Print all of the following material again, line for line, without changing anything.
## begin ENTRIES SUPPLIED
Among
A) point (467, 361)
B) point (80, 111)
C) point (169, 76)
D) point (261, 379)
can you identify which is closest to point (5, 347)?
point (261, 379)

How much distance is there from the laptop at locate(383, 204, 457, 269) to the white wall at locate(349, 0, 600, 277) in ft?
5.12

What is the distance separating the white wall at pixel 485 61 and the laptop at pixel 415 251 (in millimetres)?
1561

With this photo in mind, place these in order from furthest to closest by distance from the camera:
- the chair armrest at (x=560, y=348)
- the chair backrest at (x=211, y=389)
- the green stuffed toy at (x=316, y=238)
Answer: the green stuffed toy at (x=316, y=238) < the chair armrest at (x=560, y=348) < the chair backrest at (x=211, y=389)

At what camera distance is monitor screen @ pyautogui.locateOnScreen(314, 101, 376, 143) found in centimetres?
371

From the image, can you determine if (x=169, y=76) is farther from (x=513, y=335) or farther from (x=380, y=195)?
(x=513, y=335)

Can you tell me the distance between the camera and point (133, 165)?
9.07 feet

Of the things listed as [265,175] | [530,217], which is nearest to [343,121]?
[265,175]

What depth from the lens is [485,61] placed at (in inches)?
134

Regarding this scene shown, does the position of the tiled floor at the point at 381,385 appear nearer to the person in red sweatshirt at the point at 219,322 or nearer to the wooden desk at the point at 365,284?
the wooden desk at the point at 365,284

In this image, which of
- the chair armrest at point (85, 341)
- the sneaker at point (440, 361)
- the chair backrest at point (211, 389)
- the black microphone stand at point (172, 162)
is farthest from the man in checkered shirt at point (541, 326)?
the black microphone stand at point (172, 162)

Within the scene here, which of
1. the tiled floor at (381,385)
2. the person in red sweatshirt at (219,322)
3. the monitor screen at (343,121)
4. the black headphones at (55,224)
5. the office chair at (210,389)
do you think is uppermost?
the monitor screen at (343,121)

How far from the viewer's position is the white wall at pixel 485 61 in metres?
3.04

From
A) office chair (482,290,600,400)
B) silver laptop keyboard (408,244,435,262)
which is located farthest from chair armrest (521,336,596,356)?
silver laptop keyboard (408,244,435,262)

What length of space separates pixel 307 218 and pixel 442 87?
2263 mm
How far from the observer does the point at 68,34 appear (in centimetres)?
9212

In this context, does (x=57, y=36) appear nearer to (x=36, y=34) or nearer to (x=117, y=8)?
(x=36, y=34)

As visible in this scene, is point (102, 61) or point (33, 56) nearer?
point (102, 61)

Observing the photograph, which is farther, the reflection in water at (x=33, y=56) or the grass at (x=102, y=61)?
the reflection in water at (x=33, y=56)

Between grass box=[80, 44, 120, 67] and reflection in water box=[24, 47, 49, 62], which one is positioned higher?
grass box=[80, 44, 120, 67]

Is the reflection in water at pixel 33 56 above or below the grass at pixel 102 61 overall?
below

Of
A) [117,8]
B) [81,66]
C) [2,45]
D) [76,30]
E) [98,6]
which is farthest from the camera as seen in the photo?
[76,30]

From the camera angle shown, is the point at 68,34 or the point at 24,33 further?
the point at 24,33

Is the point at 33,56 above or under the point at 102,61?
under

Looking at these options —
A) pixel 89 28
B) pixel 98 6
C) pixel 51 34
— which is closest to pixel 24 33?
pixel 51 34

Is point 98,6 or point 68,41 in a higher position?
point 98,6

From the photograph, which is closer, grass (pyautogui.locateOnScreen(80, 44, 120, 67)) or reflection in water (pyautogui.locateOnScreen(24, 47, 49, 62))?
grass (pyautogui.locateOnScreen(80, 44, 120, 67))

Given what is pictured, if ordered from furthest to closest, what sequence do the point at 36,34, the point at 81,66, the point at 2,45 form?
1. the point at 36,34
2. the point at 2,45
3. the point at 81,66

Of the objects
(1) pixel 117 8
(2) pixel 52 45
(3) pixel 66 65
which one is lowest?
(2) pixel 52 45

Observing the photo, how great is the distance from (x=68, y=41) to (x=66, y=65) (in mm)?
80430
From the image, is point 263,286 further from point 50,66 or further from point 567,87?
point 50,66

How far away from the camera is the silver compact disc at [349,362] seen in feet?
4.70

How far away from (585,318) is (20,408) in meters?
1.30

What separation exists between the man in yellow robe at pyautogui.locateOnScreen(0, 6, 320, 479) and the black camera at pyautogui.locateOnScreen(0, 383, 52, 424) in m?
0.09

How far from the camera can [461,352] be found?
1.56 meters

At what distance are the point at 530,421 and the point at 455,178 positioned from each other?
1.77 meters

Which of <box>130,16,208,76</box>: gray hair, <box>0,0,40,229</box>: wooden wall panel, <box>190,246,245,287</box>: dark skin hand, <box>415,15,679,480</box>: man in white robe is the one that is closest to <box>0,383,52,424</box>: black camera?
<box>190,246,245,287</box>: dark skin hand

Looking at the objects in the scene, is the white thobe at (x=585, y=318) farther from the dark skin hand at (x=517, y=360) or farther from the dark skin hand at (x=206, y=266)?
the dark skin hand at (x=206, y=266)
## end ENTRIES SUPPLIED
> RESULT
Among
A) point (467, 361)
B) point (80, 111)
C) point (169, 76)
D) point (261, 379)
can you identify which is closest to point (5, 347)?
point (261, 379)

How much distance is there from the laptop at locate(383, 204, 457, 269) to the white wall at locate(349, 0, 600, 277) in ft?
5.12

What is the distance separating the white wall at pixel 485 61 and the laptop at pixel 415 251 (in millimetres)?
1561

With this photo in mind, place these in order from furthest to closest by distance from the camera:
- the chair armrest at (x=560, y=348)
- the chair backrest at (x=211, y=389)
- the green stuffed toy at (x=316, y=238)
Answer: the green stuffed toy at (x=316, y=238) < the chair armrest at (x=560, y=348) < the chair backrest at (x=211, y=389)

At what camera distance is monitor screen @ pyautogui.locateOnScreen(314, 101, 376, 143) found in centimetres?
371

From the image, can you determine if (x=169, y=76) is farther from (x=513, y=335) or farther from (x=380, y=195)?
(x=513, y=335)

Can you tell me the distance between the camera and point (133, 165)?
9.07 feet

Of the things listed as [265,175] | [530,217], which is nearest to [343,121]?
[265,175]

What depth from the lens is [485,61] placed at (in inches)?
134

Regarding this scene shown, does the position of the tiled floor at the point at 381,385 appear nearer to the person in red sweatshirt at the point at 219,322 or nearer to the wooden desk at the point at 365,284?
the wooden desk at the point at 365,284

In this image, which of
- the chair armrest at point (85, 341)
- the sneaker at point (440, 361)
- the chair backrest at point (211, 389)
- the black microphone stand at point (172, 162)
is farthest from the man in checkered shirt at point (541, 326)?
the black microphone stand at point (172, 162)

Within the scene here, which of
1. the tiled floor at (381,385)
2. the person in red sweatshirt at (219,322)
3. the monitor screen at (343,121)
4. the black headphones at (55,224)
5. the office chair at (210,389)
do you think is uppermost?
the monitor screen at (343,121)

How far from the viewer's position is the white wall at pixel 485 61 in metres?
3.04

From
A) office chair (482,290,600,400)
B) silver laptop keyboard (408,244,435,262)
which is located farthest from chair armrest (521,336,596,356)?
silver laptop keyboard (408,244,435,262)

What length of space separates pixel 307 218 and pixel 442 87?
2263 mm
How far from the observer does the point at 68,34 appear (in centimetres)?
9212

In this context, does (x=57, y=36) appear nearer to (x=36, y=34) or nearer to (x=117, y=8)?
(x=36, y=34)

As visible in this scene, is point (102, 61) or point (33, 56) nearer?
point (102, 61)

Observing the photograph, which is farther, the reflection in water at (x=33, y=56) or the grass at (x=102, y=61)?
the reflection in water at (x=33, y=56)

Between grass box=[80, 44, 120, 67] and reflection in water box=[24, 47, 49, 62], which one is positioned higher?
grass box=[80, 44, 120, 67]

Is the reflection in water at pixel 33 56 above or below the grass at pixel 102 61 overall?
below

Of
A) [117,8]
B) [81,66]
C) [2,45]
D) [76,30]
E) [98,6]
which is farthest from the camera as seen in the photo?
[76,30]

From the camera angle shown, is the point at 68,34 or the point at 24,33 further?
the point at 24,33

Is the point at 33,56 above or under the point at 102,61?
under

Looking at these options —
A) pixel 89 28
B) pixel 98 6
C) pixel 51 34
— which is closest to pixel 24 33?
pixel 51 34

Is point 98,6 or point 68,41 in a higher position?
point 98,6

From the photograph, which is closer, grass (pyautogui.locateOnScreen(80, 44, 120, 67)) or reflection in water (pyautogui.locateOnScreen(24, 47, 49, 62))?
grass (pyautogui.locateOnScreen(80, 44, 120, 67))

Given what is pictured, if ordered from furthest to closest, what sequence do the point at 36,34, the point at 81,66, the point at 2,45 form?
1. the point at 36,34
2. the point at 2,45
3. the point at 81,66

Of the objects
(1) pixel 117 8
(2) pixel 52 45
(3) pixel 66 65
which one is lowest?
(2) pixel 52 45

Observing the photo, how great is the distance from (x=68, y=41) to (x=66, y=65) (in mm)?
80430
From the image, is point 263,286 further from point 50,66 or further from point 567,87?
point 50,66

How far away from the camera is the silver compact disc at [349,362] seen in feet?
4.70

How far away from (585,318) is (20,408) in meters?
1.30

What separation exists between the man in yellow robe at pyautogui.locateOnScreen(0, 6, 320, 479) and the black camera at pyautogui.locateOnScreen(0, 383, 52, 424) in m?
0.09

How far from the camera can [461,352] be found?
1.56 meters

At what distance are the point at 530,421 and the point at 455,178 positioned from each other?
1.77 meters

Which of <box>130,16,208,76</box>: gray hair, <box>0,0,40,229</box>: wooden wall panel, <box>190,246,245,287</box>: dark skin hand, <box>415,15,679,480</box>: man in white robe is the one that is closest to <box>0,383,52,424</box>: black camera?
<box>190,246,245,287</box>: dark skin hand

Looking at the objects in the scene, is the white thobe at (x=585, y=318) farther from the dark skin hand at (x=517, y=360) or farther from the dark skin hand at (x=206, y=266)?
the dark skin hand at (x=206, y=266)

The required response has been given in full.